В истории публика любит не только декорации прошлого, но также знакомство с властью, которое она дает. И все же об игре, часто такой ограниченной, с главой государства, она мечтает как о высшей свободе. То, что зачаровывает ее во власти — ее умаление; не потому, что она обязательно подразумевает несправедливость, но потому, что люди слишком убедительно чувствуют собственное рабство, чтобы не мечтать об освобождении других людей. Но все же человеку в здравом рассудке трудно видеть в истории последовательность королевских капризов; и, если его желание свободы отказывается легко воплощаться во властителях, есть чувство, где зависть и братство смешиваются — желание увидеть, что и властители подчинены некоему рабству. Романтизм, фельетон, кино, очень хорошо чувствующие тот призыв, который мечты широких масс адресуют истории, но также и всю противоречивость ответа, который дает им история, поняли, что персонаж, кристаллизующий эти рассеянные мечты — это Серый кардинал, герой, который вдохновляет, иногда исполняет, и под влиянием которого действует король. Всемирный успех «Трех мушкетеров» показывает, как много людей любит убегать на несколько дней в тот мир, где политика Франции и Англии зависит не от судеб наций и не от мысли Ришелье, а от приключений д’Артаньяна[607].
Этот серый кардинал, который еще более обаятелен, если добавит к своей таинственности молодость и энергичность, был воплощен в Лоуренсе. Триумф Лоуэлла Томаса был обязан собой его способности развертывать цепь приключений; но также и тому, что, как он доказал, кампания в Аравии, освещенная под особым углом, могла вызывать на свет одну из самых древних грез человечества.

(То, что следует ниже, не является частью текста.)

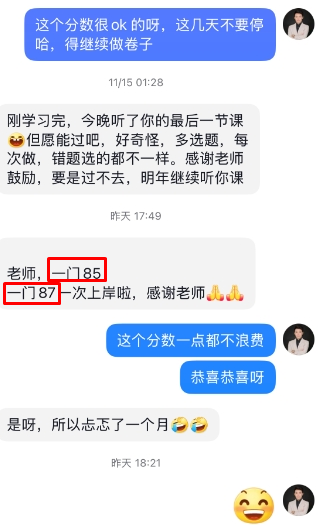 感谢费善峰老师陪伴 讲课超级棒棒棒！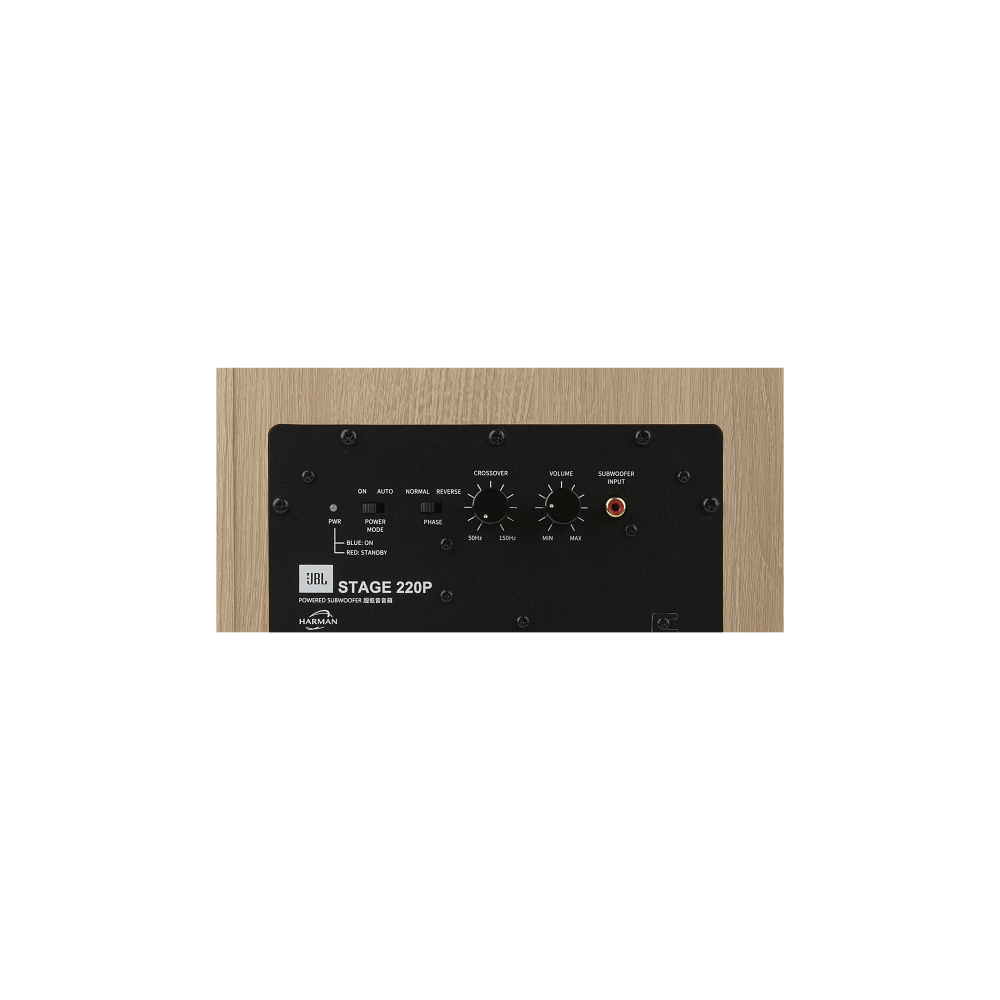 JBL 220P " Single Subwoofer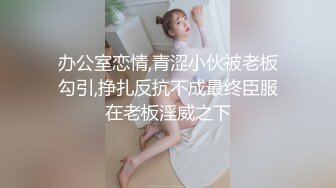 素人女子大生【限定】れいちゃん21歳 レースクイーンとして活动する巨乳激カワJDにホテルでチームの衣装を着せてルール破りのアクセル全开中出し！！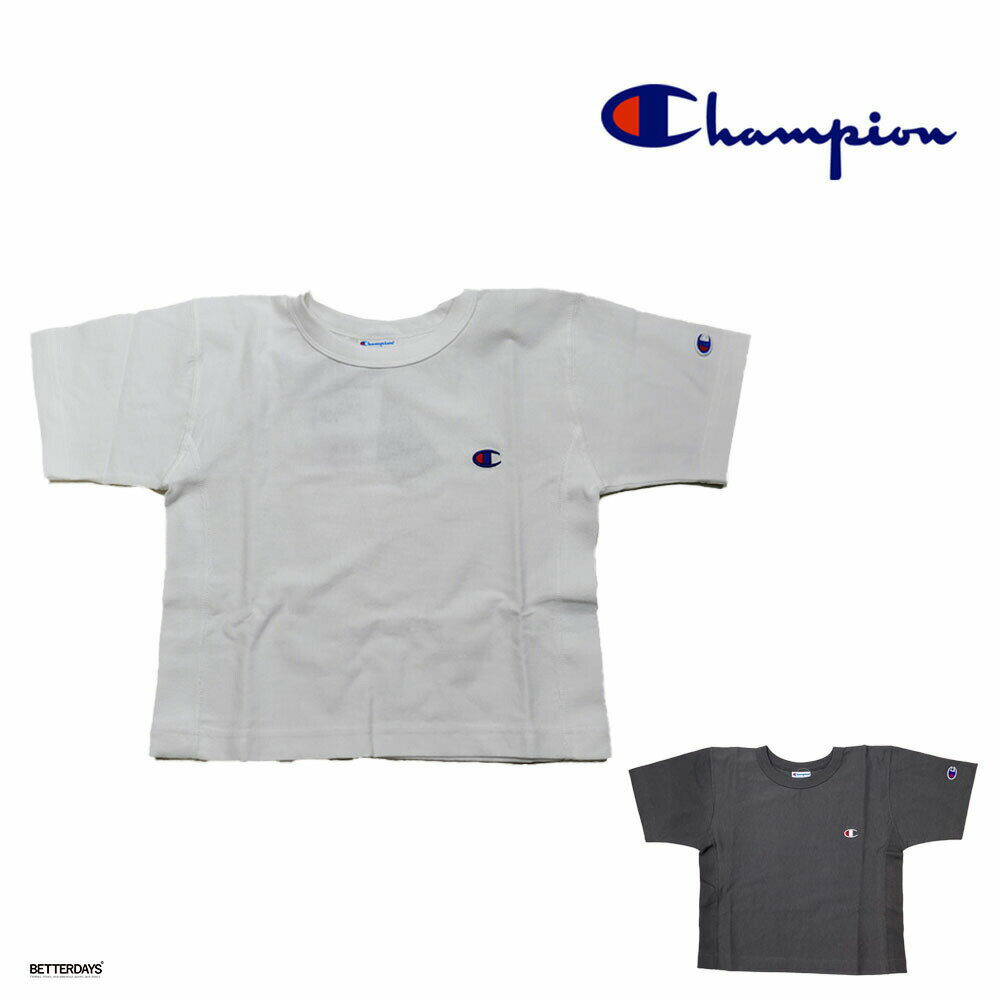 Rakuten - 【3000円OFFクーポン配布中6月スーパーセール】Tシャツ キッズ チャンピオン キッズ ロゴ ベーシック ワンポイント リブ付き ジュニア 子ども 子供服 Champion Kids T-Shirt 男の子 女の子 子供 100-140cm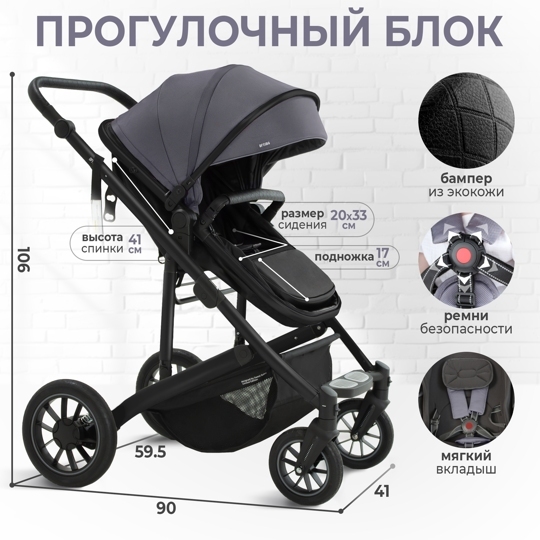 Коляска-трансформер Sweet Baby Optima GL 2 в 1 / Grey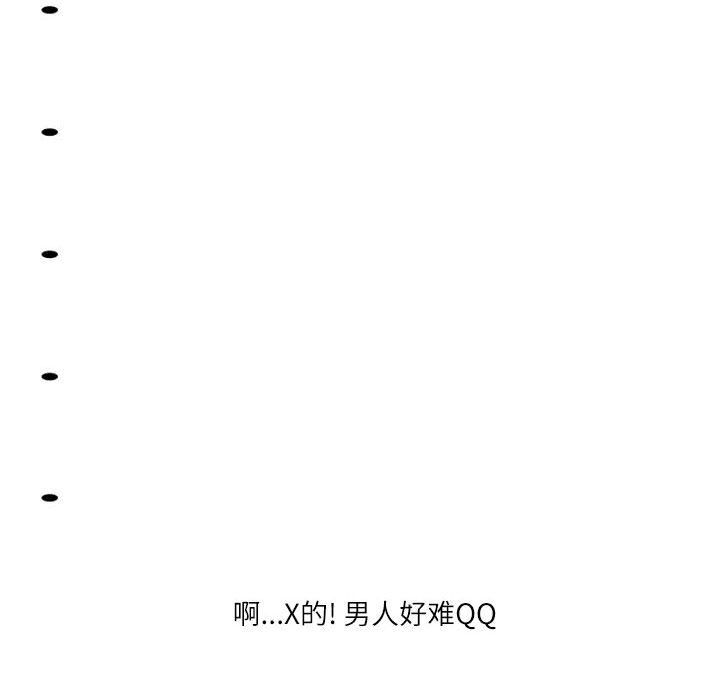 情事物语Second第12话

Самое большое преимущество репортера, изображающего своих персонажей — представлять свой рассказ как правду: история Лоуренса была более захватывающей, чем любой современный ей вымысел, потому что она «происходила на самом деле»; и публика хотела знать, как она могла произойти. Она всегда любит романтику, но предпочитает, чтобы ее писала судьба, а не фантазии авторов. Эти приключения разворачивались на Востоке, там, где возможно все, и где власть европейца иногда достаточно велика, чтобы его судьба приобретала форму романа: если индийские авантюристы не становились английскими принцами, то ведь западные авантюристы становились принцами Великой Индии. И все же слушатели не так верили бы тем эпизодам, о которых им рассказывал Лоуэлл Томас, если бы не знали, что за Лоуренсом стояла самая романтическая и, как предполагалось, одна из самых мощных организаций в войне: Интеллидженс Сервис.

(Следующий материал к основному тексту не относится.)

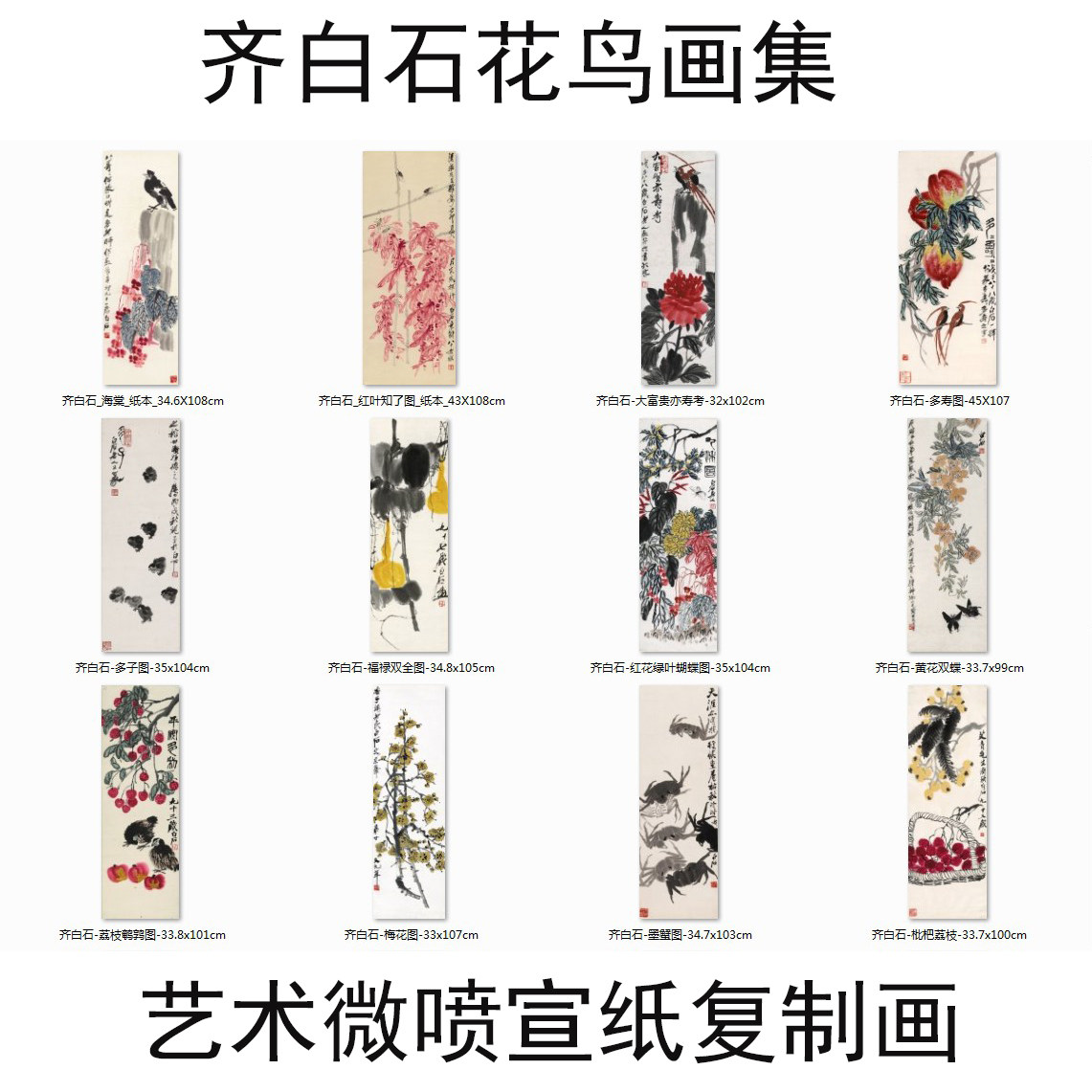 齐白石国画花鸟真迹复制画艺术微喷仿古画水墨写意画临摹装饰画稿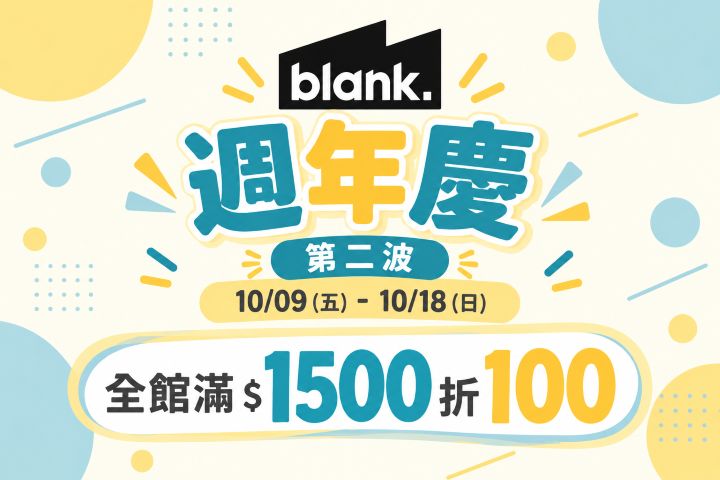LABUBU 潛水員，單筆消費$999即可憑券購買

С давних времен тайна, которая окружает этот знаменитый род войск, ждала своих символов. Это она делала правдоподобным вступление Лоуренса в область романтики. Верить в то, что история делается не теми, кто ее делает — в этом есть что-то утешительное, но инфантильное; ничего инфантильного нет в том, чтобы верить в тайные действия тех, чья обязанность — действовать втайне.

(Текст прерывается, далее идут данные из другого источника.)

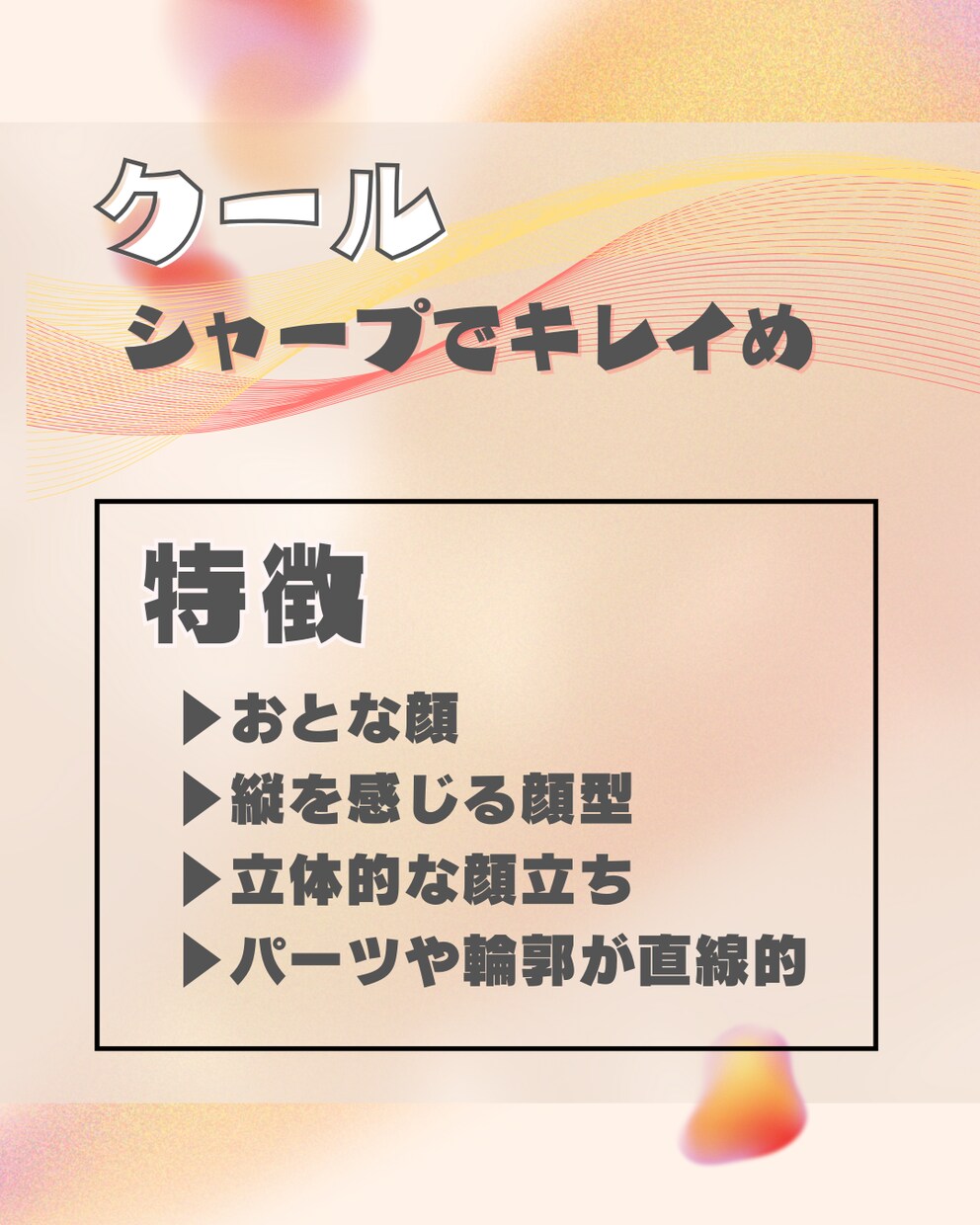 顔タイプ×あなたの個性で魅力をアップします “似合うもの”と”好きなもの”両方手に入れちゃおう✨ イメージ9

А Лоуэлл Томас обладал исключительной способностью укрывать в тени своего рассказа Интеллидженс Сервис, благодаря которой этот рассказ основывался на правде. «Я восхищался Лоуренсом, — говорил он, — больше, чем любым из людей, которых я встречал, а я всю жизнь провел в путешествиях и обошел семь морей»[608]; он любил его и за личные качества, и как романист — своего героя; он чувствовал, что он совсем не был эпическим разведчиком; и также чувствовал, что, если вывести на первый план Интеллидженс Сервис, Лоуренс стал бы агентом, в то время как он должен был стать — и был — вдохновителем. Серый кардинал должен вдохновлять, а не служить. Как Фейсал и арабские вожди, как деньги, подразумевалось, что Интеллидженс Сервис имела второстепенное значение.
607
Успех «Трех мушкетеров» в глазах Мальро богат поучительными сторонами. О них говорится в «Зеркале лимба» («Веревка и мыши»).